No Love for Slow Man

Not even from Francine Prose, who opines, “The problem was that every word I was reading was not only reminding me of, but making me desperately wish that I was reading, another book that, as it happens, begins with a man struck by an automobile while riding his bicycle, and that also follows his slow, painful attempts to recover some damaged, recognizable version of his former self. That is Denton Welch’s extraordinary A Voice Through a Cloud, his last novel, published unfinished and posthumously in 1950.”

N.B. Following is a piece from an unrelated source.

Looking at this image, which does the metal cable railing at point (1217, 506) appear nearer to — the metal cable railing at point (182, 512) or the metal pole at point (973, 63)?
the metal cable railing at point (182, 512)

[UPDATE: The Literary Saloon has a nice overview of the Slow Man coverage thus far.]

1 Comments

  1. Sounds rather harsh coming from the woman who gave us “Blue Angel,” wherein, surprise of surprises, a writing professor gets a hard-on for his student. Library journal summarizes it thus: “An autobiographical writer in the throes of a mid-life crisis, he feels he’s suffocating in his comfortable, boring job at a small New England college, stuck with a predictable wife, a sullen daughter, and a life that offers him nothing to write about. So he becomes entranced by his most talented student, Angela, a girl with numerous facial piercings who can spin a page-burning novel out of her imagination.” FP’s piece is actually pretty interesting, but is she really in a position to attack another writer for being unoriginal?